THE SUBMISSIONS FOR THE DEFENDANT
"The principles may be summarised as follows.
(1) Interpretation is the ascertainment of the meaning which the document would convey to a reasonable person having all the background knowledge which would reasonably have been available to the parties in the situation in which they were at the time of the contract.
(2) The background was famously referred to by Lord Wilberforce as the "matrix of fact", but this phrase is, if anything, an understated description of what the background may include. Subject to the requirement that it should have been reasonably available to the parties and to the exception to be mentioned next, it includes absolutely anything which would have affected the way in which the language of the document would have been understood by a reasonable man.

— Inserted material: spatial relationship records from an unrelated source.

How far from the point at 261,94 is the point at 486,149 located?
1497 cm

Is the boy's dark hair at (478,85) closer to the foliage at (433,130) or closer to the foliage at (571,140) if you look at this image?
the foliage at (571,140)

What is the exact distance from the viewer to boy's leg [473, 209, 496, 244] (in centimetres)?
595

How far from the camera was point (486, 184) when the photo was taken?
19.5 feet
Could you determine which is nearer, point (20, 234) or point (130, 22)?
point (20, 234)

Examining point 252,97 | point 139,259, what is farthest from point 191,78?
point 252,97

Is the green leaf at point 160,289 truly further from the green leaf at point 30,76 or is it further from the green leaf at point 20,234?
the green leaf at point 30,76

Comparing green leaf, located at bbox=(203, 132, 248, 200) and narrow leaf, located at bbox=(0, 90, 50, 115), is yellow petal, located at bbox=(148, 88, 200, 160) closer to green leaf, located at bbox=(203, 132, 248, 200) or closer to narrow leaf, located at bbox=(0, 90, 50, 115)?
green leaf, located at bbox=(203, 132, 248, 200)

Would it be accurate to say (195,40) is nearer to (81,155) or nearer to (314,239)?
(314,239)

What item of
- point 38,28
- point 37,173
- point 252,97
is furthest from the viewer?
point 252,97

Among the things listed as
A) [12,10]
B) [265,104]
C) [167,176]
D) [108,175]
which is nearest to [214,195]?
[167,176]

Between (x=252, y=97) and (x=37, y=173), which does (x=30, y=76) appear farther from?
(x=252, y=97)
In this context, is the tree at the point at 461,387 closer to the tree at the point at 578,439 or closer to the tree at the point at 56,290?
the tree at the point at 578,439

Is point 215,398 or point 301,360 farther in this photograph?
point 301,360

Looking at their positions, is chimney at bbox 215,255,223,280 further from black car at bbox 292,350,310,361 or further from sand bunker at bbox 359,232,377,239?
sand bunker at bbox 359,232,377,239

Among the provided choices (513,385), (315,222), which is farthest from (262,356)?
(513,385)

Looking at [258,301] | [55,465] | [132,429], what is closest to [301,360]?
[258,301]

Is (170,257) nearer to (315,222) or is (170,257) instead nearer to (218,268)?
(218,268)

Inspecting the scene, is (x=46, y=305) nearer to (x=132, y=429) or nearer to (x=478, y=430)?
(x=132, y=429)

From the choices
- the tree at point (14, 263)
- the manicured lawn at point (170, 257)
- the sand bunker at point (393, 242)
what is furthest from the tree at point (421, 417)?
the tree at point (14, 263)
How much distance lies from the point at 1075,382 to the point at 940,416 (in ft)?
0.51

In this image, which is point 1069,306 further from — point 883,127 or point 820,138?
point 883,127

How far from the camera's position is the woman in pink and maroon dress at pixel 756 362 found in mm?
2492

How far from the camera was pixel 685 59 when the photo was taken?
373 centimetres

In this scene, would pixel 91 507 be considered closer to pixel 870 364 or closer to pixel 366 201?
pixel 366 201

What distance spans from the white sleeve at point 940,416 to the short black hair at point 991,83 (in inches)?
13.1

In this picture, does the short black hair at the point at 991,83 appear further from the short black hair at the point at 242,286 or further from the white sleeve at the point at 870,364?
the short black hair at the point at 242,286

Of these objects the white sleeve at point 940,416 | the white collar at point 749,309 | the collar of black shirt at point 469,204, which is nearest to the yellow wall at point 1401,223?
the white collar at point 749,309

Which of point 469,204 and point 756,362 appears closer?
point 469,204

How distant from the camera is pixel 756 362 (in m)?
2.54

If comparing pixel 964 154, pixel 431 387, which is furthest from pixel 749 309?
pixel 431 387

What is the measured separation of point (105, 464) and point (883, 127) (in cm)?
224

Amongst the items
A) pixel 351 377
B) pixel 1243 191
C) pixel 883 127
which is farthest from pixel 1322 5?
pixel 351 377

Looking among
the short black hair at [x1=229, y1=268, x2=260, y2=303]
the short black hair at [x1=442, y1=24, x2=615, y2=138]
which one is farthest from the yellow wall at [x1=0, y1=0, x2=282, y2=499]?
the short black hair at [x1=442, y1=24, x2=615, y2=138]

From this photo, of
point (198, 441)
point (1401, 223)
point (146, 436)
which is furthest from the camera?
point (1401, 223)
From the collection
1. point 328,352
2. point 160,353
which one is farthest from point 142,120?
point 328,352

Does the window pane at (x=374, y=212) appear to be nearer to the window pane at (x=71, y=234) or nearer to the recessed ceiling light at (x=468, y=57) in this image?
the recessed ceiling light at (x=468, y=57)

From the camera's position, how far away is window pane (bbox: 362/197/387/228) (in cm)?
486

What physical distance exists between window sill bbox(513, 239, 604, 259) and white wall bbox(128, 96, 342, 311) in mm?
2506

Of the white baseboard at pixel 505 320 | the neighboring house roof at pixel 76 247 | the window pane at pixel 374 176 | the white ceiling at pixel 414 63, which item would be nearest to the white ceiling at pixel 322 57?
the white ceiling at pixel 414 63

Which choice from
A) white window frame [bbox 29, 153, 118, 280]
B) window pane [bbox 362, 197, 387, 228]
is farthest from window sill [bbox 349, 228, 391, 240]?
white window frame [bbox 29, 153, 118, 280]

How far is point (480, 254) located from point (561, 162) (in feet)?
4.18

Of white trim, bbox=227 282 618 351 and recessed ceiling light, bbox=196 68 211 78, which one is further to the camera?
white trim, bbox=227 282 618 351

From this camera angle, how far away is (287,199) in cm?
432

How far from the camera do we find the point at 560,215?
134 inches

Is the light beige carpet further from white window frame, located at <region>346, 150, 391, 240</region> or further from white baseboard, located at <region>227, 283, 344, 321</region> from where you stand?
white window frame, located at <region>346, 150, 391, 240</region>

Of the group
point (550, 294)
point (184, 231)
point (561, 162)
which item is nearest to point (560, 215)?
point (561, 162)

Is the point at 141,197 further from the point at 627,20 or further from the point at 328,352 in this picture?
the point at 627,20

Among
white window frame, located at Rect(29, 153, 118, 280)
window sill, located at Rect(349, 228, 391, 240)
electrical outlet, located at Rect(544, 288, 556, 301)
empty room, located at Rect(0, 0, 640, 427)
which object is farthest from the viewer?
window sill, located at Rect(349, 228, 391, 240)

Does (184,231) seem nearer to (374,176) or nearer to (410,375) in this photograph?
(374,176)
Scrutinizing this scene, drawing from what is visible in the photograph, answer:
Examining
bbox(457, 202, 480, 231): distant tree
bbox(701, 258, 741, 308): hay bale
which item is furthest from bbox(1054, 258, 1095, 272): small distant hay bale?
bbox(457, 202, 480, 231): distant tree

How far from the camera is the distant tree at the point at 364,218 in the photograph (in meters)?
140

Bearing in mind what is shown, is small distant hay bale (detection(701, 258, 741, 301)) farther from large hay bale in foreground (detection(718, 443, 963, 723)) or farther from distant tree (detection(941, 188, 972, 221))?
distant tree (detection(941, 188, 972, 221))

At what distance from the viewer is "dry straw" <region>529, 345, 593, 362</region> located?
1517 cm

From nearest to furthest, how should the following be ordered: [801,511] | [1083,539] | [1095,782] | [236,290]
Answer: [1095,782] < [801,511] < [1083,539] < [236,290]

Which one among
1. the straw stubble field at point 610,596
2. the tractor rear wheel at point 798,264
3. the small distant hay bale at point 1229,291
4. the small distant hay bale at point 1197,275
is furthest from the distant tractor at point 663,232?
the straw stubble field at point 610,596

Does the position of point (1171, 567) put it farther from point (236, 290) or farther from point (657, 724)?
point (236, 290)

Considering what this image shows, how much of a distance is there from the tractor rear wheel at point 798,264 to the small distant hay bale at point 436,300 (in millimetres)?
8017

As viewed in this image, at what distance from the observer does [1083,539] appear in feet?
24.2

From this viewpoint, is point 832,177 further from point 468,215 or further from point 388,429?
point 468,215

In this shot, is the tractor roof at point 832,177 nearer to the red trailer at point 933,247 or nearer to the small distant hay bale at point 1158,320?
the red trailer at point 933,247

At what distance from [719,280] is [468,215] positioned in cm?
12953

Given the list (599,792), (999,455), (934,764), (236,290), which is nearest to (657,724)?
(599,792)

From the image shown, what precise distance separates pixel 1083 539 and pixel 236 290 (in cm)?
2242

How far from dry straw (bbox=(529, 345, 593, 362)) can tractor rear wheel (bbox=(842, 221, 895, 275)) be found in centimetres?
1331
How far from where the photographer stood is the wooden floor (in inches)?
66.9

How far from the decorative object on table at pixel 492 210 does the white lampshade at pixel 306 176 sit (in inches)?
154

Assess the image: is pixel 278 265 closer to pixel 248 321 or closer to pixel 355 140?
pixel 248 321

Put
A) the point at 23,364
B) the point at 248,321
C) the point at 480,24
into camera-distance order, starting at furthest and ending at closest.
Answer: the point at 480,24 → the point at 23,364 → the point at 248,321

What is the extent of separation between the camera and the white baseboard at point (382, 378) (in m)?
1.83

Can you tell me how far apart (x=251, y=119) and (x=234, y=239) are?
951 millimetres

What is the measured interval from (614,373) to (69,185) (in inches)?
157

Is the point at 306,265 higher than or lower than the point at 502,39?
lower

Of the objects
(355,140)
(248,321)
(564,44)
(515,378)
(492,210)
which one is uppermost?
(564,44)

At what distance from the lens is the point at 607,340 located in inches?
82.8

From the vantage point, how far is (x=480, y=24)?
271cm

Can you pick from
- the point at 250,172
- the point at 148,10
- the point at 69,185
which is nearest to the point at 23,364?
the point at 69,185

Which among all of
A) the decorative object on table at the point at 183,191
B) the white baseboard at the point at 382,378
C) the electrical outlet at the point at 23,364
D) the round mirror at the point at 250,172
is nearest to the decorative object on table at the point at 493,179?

(3) The law excludes from the admissible background previous negotiations of the parties and the declarations of subjective intent. They are admissible only in an action for rectification. The law makes this distinction for reasons of practical policy and, in this respect only, legal interpretation differs from the way we would interpret utterances in ordinary life. The boundaries of this exception are in some respects unclear. But this is not the occasion on which to explore them.
(4) The meaning which the document (or any other utterance) would convey to a reasonable man is not the same as the meaning of its words. The meaning of words is a matter of dictionaries and grammars; the meaning of the document is what the parties using those words against the relevant background would reasonably have been understood to mean. The background may not merely enable the reasonable man to choose between the possible meanings of words which are ambiguous but even (as occasionally happens in ordinary life) to conclude that the parties must, for whatever reason, have used the wrong words or syntax: see Mannai Investments Co Ltd v Eagle Star Life Assurance Co Ltd [1997] AC 749.
(5) The "rule" that words should be given their "natural and ordinary meaning" reflects the common sense proposition that we do not easily accept that people have made linguistic mistakes, particularly in formal documents. On the other hand, if one would nevertheless conclude from the background that something must have gone wrong with the language, the law does not require Judges to attribute to the parties an intention which they plainly could not have had. Lord Diplock made this point more vigorously when he said in Antaios Compania Naviera SA v Salen Rederierna AB [1985] AC 191, 201:
"If detailed semantic and syntactical analysis of words in a commercial contract is going to lead to a conclusion that flouts business common sense, it must be made to yield to business common sense." "
DECISION
"The whole purpose of making the CPR a self contained code was to send the message that generally applies. Earlier authorities are no longer generally of any relevance once the CPR applies."